Помолчав, парень заговорил. Да, кажется, были у него раньше какая-то родня, может даже отец и мать, только он их совсем не помнит. И были ли они у него вообще, родители? Много лет, почти всю свою жизнь, он одиноко жил в какой-то маленькой темной комнатке без окон, память о которой все время с ним… Кажется, эта комнатка находилась где-то глубоко под землей… Еще он помнит, что с ним всю жизнь что-то проделывали, постоянно куда-то водили, чему-то учили, а если он пытался сопротивляться, тот его наказывали. И это продолжалось бесконечно, всю жизнь… Потом его повезли куда-то в закрытой клетке, и он увидел солнце, горы и траву… Затем в его памяти — настоящий провал, а когда пришел в себя, то обнаружил, что остался один. Именно с тех пор он и ходит вдоль дороги… Вот и все, больше ему нечего сказать нам…
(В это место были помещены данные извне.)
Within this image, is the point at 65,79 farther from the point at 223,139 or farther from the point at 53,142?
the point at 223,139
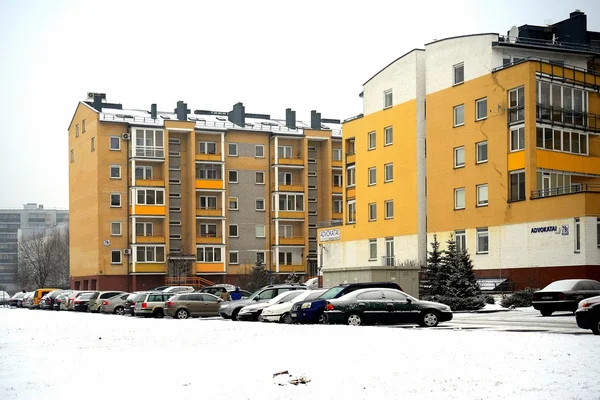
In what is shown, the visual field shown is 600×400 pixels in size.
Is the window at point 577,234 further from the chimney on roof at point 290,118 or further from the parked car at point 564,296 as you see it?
the chimney on roof at point 290,118

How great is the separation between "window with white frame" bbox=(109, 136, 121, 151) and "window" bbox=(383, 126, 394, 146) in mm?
31514

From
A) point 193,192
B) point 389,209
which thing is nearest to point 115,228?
point 193,192

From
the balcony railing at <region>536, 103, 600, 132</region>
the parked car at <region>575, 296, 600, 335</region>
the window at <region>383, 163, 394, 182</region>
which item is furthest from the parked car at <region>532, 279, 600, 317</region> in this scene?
the window at <region>383, 163, 394, 182</region>

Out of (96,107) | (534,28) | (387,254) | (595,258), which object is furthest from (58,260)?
(595,258)

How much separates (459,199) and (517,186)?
561cm

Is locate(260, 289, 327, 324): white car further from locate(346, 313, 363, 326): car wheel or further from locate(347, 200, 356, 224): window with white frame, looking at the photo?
locate(347, 200, 356, 224): window with white frame

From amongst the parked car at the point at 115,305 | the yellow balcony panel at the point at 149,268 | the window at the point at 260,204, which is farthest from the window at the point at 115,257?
the parked car at the point at 115,305

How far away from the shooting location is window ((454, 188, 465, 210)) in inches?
2169

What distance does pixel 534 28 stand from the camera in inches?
2395

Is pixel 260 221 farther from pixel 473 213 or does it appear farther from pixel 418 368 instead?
pixel 418 368

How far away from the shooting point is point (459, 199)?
55438 millimetres

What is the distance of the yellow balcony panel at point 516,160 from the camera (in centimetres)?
5006

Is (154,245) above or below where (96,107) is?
below

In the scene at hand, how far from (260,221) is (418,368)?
75.4 meters
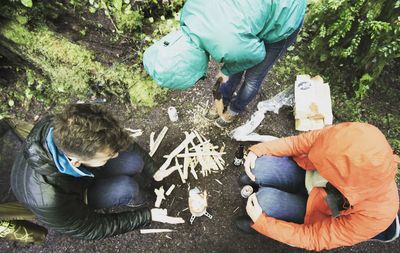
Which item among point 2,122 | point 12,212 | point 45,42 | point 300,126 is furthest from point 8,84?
point 300,126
Лично мне стало все понятно. По какой-то причине во время тех самых «полевых испытаний» что-то произошло, причем такое, что парень сорвался, причем сорвался здорово… Ну и как логический вывод — вышел из повиновения. Надо же, когда я сорвалась, то мой первый приступ прошел куда легче, а у этого парня… Похоже, что именно во время этого приступа он и разодрал на куски колдуна вместе с его охраной, того самого экспериментатора, который и вывез его на эти самые испытания. А дальше было еще хуже: как только на парня накатывал очередной приступ, он начинал убивать, безотчетно ища себе пропитания…
— Но почему ты убивал людей? Я могу понять твои поступки в отношении животных, но люди…
— А… а людей тоже я убивал?
— А ты что, разве не помнишь?
— Не то, что не помню… Просто мне всегда казалось, что я могу избежать этого…Ну, смерти людей. Как видно, не смог… Мне всегда говорили, что убивать животных и людей — одно и то же…
— Погоди… То есть тебе говорили, что можно убивать тех и других?
— Не только можно, но и нужно… Для этого, мол, меня и растят…
— Расскажи о своей жизни там, в одиночестве…
— Зачем?
— И все же…
Рассказ парня о жизни в подземных лабораториях был не очень долгим, но нам хватило и этого… Возможно, он сказал бы нам много больше, но в какой-то момент, прямо посередине повествования, парня будто тряхнуло, и его глаза вновь стала заволакивать черная пленка, а за спиной стали разворачиваться щупальца. Опять…
Мгновенно я оказалась подле него. Так, приступим… С силой направила накатывающую на человека черную волну в сторону, принялась чистить сознание от боли и ненависти…
Хорошо, дело идет на лад, тем более что парень и сам неосознанно пытается оттолкнуться от всего чужого, наносного. Глаза просветлели, поднявшиеся было щупальца вновь улеглись на спину парня… Удалось, приступ не случился. На этот раз…
После этого, придя в себя, парень какое-то время смотрел на меня непонятным взглядом, а затем вскочил на ноги и кинулся в темноту. Мы его не удерживали: надо будет — вернется… Кажется, его сводила с ума одна только мысль о том, что он может идти куда угодно, и что мир огромен… Мир — он, оказывается, куда больше той крохотной камеры, в которой его держали долгие годы, пока перестраивали его организм и прививали необходимые навыки…
— Ну, и что мы дальше будем делать? — повернулся к нам Кисс. — Вот еще маета на нашу голову!..
— Спать ляжем — вздохнула я. — Приступ у парня я сняла, надеюсь, что за ночь он больше не повторится. Если этот человек снова придет… Вот тогда и будем думать, что делать.
— А он придет… — это не было вопросом, Кисс просто рассуждал вслух.